Accompagnata dalla stessa band con cui ha realizzato l’ultimo, stupendo Aviary – Dina Maccabe (violino, viola, voce), Sarah Bell Reid (tromba e filicorno), Tashi Wada (synth e cornamusa), Devin Hoff (contrabbasso) e Corey Fogel (batteria e percussioni), un gruppo di musicisti sensazionali, parso, soprattutto nella sua componente femminile, veramente molto affiatato – proprio sulle musiche di questo disco la Holter (ovviamente a voce e tastiere) ha costruito l’ossatura dell’intero concerto, a partire dalla In Gardens’ Muteness con la quale ha aperto in solitaria, prima che gli altri la raggiungessero sul palco per dar vita a quel febbrile e visionario magma free che è la bellissima Turn The Light On.
Dotata di una voce straordinaria, capace di tratteggiare le melodie pop delle canzoni tratte dal penultimo Have You In My Wilderness, così come di sperimentare l’interazione tra il puro suono delle parole e l’alveo musicale in cui erano contenute (Voce Simul, uno dei momenti più impervi, ma anche emozionanti del concerto), così come di svettare verso il cielo con acuti penetranti, la Holter ha dispiegato tutte le sue doti di cantante, strumentista, sperimentatrice, songwriter e musicista, tutti elementi che la posizionano ai piani più alti tra gli artisti della sua generazione.

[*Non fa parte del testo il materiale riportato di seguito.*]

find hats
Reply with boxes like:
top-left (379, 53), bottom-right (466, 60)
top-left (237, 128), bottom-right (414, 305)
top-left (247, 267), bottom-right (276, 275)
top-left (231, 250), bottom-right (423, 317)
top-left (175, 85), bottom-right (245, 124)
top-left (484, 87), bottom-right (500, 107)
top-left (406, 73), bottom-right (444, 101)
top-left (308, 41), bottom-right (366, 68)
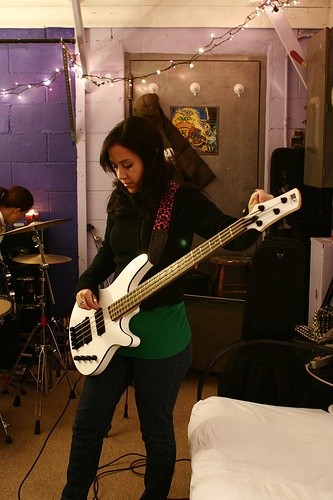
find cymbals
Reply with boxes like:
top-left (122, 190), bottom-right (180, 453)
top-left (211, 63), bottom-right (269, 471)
top-left (12, 277), bottom-right (45, 308)
top-left (13, 253), bottom-right (73, 265)
top-left (0, 219), bottom-right (72, 236)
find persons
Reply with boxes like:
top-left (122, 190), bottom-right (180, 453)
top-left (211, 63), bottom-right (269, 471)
top-left (60, 117), bottom-right (276, 500)
top-left (0, 185), bottom-right (34, 373)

Certo, seguirla in ogni sua espressione musicale può risultare per alcuni difficile, ma quando poi partono perle melodiche (sia chiaro, non meno originali degli altri pezzi) come ad esempio le bellissime I Shall Love 2, con cui ha chiuso il set, o come Betsy On The Roof, suonata invece nell’unico bis, non sciogliersi in pura emozione diventa difficile. A noi italiani ha poi concesso un ulteriore regalo, eseguendo nella nostra lingua, tra l’altro con una dizione tutt’altro che raffazzonata, una bella e intima versione di Chiamami Adesso di Paolo Conte. Insomma, come non volerle bene?